Cory Doctorow’s Little Brother is the single worst piece of SF I’ve ever read. Arguably, it may be the single worst book I’ve ever read, taking the hotly contested lead from Shadowdale, a piece of D&D fiction written by a literal committee of RPG designers. But whether or not it wins that competition, there’s no way around the inarguable fact that it is a terrible, awful, no-good book. You should not read it, under any circumstances.
“But Mike,” you might protest, “it’s chock full of laudatory dustjacket quotes from all sorts of famous people whose books I like! Can they really be that wrong?” Yes, it turns out. Yes, they can. I trusted those people, too, but I was let down by all of them. And I think I’ve figured out why those people gave such horribly mistaken endorsements.
Because, see, the single worst feature of Little Brother is that it is unrelentingly didactic. It is lecture after goddamn lecture. Social networking! Public key crypto! Why hippies were good people! Why you can’t trust the government’s security measures! Why open source is good! And all in the anvilicious tone you’d expect from a Chick tract, with cartoonish bad characters there to serve as a foil for the main character’s awesome righteousness.
So let’s say you are an aging liberal, maybe a hippie yourself, or someone who wishes they’d been old enough to be a hippie. You are strongly in favor of all this stuff that Doctorow is preaching. You are, in fact, the choir. If the book were just aimed at you, you’d maybe applaud it, but sort of reluctantly admit that it’s actually a bit horrid. But it’s not aimed at you. Doctorow cleverly put a YA label on this thing, so it is aimed at kids.
Well, kids. Now that’s different. You figure that kids are none too bright, and they need this sort of unsubtle, over-obvious pounding in of messages. So it’s good broccoli for them. Of course, you don’t think it’s broccoli, you think that this message of subversion and hipster-techno-hippie attitude is going to be fun and cool for them. But whatever, you figure it’s something they need to read, so you give it a blurb so that libraries will dutifully stock it as a worthy piece of fiction for yutes. (Who will not read it, because this book has nothing in it to appeal to anyone of any age, and kids are not really attracted to adult glorification of youthful rebellion, particularly when the youths in this book ring so very, very false.)

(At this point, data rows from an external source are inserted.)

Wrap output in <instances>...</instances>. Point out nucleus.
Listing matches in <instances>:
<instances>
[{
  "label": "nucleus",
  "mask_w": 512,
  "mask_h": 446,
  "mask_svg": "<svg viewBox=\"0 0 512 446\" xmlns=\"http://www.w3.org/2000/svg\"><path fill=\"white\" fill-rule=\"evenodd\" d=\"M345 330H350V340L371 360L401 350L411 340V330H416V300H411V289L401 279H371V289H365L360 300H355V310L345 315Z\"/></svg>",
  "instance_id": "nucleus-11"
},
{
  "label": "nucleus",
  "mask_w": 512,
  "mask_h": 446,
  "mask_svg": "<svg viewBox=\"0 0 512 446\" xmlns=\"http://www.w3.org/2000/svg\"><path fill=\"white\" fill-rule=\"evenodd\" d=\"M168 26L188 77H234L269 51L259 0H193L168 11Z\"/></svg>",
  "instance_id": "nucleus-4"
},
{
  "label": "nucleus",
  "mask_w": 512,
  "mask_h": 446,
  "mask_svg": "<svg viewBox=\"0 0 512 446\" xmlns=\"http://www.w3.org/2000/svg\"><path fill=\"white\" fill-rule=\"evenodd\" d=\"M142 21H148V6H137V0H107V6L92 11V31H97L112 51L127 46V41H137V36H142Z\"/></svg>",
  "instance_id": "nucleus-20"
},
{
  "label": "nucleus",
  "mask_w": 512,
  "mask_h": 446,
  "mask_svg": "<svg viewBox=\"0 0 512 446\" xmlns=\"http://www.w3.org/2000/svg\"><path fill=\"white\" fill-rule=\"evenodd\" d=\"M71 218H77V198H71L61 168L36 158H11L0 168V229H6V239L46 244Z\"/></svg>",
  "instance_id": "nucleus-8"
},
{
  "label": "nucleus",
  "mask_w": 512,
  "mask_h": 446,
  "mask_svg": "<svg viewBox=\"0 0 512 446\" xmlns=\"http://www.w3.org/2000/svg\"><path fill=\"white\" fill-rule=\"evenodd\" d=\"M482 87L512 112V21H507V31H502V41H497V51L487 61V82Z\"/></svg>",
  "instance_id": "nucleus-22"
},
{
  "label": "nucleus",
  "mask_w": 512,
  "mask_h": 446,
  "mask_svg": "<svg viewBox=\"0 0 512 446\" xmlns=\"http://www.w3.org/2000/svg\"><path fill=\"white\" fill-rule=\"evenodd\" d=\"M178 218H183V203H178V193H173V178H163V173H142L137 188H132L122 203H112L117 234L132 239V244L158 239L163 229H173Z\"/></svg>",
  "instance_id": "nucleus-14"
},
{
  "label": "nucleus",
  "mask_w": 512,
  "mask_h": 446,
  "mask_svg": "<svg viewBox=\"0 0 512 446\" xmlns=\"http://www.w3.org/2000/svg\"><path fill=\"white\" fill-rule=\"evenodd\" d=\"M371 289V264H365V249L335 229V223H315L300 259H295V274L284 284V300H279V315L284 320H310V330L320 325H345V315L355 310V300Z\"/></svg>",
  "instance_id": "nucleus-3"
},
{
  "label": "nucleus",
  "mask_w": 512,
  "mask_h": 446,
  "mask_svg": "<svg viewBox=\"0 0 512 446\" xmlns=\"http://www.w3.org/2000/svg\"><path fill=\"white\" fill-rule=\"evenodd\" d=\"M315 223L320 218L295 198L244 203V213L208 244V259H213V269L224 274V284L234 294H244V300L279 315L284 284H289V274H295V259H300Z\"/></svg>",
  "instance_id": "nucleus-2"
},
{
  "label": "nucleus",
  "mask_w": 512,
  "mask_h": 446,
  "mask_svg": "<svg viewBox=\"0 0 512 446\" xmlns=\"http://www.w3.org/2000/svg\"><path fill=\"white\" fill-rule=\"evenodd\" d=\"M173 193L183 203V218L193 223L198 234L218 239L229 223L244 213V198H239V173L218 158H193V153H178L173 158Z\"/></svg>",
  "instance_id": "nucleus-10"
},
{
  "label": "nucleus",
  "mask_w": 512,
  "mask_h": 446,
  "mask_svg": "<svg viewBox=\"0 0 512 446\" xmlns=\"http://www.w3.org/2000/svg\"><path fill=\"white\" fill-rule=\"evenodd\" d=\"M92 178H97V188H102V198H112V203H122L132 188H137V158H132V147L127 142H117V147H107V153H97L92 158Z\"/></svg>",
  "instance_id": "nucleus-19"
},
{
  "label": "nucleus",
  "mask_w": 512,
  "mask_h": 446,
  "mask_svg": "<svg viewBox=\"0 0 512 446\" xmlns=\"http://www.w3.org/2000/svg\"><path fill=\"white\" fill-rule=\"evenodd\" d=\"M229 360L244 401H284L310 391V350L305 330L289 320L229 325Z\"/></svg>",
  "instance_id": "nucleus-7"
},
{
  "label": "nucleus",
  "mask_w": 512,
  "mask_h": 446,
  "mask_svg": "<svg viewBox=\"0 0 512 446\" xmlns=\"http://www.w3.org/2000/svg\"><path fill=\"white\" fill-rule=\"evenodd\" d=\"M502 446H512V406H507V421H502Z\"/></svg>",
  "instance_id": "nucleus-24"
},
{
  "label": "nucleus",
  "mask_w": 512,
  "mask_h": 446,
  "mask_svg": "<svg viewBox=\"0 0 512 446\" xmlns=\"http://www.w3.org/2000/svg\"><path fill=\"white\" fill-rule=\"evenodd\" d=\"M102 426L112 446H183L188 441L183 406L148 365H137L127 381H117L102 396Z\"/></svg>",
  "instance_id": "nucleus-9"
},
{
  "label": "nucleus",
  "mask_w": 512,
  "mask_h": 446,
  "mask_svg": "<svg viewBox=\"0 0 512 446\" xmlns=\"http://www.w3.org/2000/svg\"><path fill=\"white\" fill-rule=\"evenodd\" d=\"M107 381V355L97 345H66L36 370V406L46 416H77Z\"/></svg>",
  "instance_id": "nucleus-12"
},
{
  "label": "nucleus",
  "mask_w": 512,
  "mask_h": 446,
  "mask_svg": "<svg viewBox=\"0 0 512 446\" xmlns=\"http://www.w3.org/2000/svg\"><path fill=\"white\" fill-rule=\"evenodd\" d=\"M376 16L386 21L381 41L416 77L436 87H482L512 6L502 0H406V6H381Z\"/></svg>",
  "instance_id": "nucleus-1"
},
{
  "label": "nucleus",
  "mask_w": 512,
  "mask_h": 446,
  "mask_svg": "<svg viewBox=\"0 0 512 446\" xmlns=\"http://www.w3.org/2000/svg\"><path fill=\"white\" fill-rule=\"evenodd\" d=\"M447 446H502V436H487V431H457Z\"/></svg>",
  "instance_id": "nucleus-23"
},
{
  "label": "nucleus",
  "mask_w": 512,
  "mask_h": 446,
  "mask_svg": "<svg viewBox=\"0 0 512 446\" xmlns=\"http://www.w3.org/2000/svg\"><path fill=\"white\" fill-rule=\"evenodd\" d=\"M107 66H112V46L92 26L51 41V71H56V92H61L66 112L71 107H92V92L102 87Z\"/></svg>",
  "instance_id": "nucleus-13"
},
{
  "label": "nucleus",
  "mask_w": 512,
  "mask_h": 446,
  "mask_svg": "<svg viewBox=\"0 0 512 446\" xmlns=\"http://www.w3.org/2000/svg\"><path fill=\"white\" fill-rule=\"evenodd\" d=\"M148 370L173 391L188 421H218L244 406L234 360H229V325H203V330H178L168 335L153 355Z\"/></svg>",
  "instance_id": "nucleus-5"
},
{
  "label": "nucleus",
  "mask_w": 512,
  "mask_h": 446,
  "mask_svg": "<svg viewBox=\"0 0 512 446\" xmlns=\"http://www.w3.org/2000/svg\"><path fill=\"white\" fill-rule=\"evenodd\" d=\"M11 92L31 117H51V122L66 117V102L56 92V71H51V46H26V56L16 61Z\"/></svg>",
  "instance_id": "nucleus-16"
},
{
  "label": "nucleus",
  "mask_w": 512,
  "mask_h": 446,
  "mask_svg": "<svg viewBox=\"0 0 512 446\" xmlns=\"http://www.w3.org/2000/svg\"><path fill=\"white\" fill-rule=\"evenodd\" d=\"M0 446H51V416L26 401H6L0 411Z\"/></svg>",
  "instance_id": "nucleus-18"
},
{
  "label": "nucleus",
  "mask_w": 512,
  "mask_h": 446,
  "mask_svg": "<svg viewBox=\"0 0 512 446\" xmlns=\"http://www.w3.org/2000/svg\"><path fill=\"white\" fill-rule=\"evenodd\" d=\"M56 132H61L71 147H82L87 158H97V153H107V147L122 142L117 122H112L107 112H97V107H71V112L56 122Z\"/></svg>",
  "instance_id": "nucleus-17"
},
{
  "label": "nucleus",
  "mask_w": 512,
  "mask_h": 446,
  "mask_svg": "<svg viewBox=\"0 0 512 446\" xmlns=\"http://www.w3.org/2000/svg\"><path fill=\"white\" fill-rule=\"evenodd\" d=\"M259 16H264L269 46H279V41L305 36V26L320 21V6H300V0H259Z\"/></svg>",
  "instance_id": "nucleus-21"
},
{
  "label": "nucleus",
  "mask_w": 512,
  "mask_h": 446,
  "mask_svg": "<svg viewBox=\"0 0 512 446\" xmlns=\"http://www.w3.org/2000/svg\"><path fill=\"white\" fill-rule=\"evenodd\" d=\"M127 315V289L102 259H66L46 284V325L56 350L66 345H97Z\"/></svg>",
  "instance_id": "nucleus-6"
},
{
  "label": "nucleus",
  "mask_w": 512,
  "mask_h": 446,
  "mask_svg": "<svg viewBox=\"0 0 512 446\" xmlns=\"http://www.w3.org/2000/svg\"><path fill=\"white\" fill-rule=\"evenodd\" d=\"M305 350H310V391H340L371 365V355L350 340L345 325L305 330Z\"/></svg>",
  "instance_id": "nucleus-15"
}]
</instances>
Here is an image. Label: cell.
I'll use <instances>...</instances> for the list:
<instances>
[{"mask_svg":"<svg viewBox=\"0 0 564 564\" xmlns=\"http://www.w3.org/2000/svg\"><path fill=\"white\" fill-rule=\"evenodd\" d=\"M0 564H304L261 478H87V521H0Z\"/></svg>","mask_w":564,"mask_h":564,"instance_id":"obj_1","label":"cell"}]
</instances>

Yes, my theory here involves everyone who praised this book having nothing but contempt or condescension for its audience. This is the most charitable reading I can come up with, because the alternative is simply that the people who praised it have inexplicably terrible taste in at least this instance, and actually liked this steaming shitpile of a book.
So anyway, if you’re a fan of Doctorow’s standard SFnal setting of “Slashdot, circa 1998”, enjoy heavy-handed preaching, really want to picture Cory Doctorow writing a scene about pawing a teenage girl’s breasts, and/or have been waiting for fiction that will talk at some length about vampire LARPing, well, this is the book for you!
If, however, you are sane, you should stay far, far away. Do not be swayed by the disingenuous praise for this book, because it is all lies. Do not be swayed by the fact that it’s been nominated for a Hugo, because that did not actually happen, I choose to believe. Just do not read this book.
And now, just in case you’re thinking of reading it anyway, I will present you with the opening, as a final warning:
I’m a senior at Cesar Chavez High in San Francisco’s sunny Mission district, and that makes me one of the most surveilled people in the world. My name is Marcus Yallow, but back when this story starts, I was going by w1n5t0n. Pronounced “Winston.”
Not pronounced “Double-you-one-enn-five-tee-zero-enn”. unless you’re a clueless disciplinary officer who’s far enough behind the curve that you still call the Internet “the information superhighway.”
And it gets worse. Much, much worse.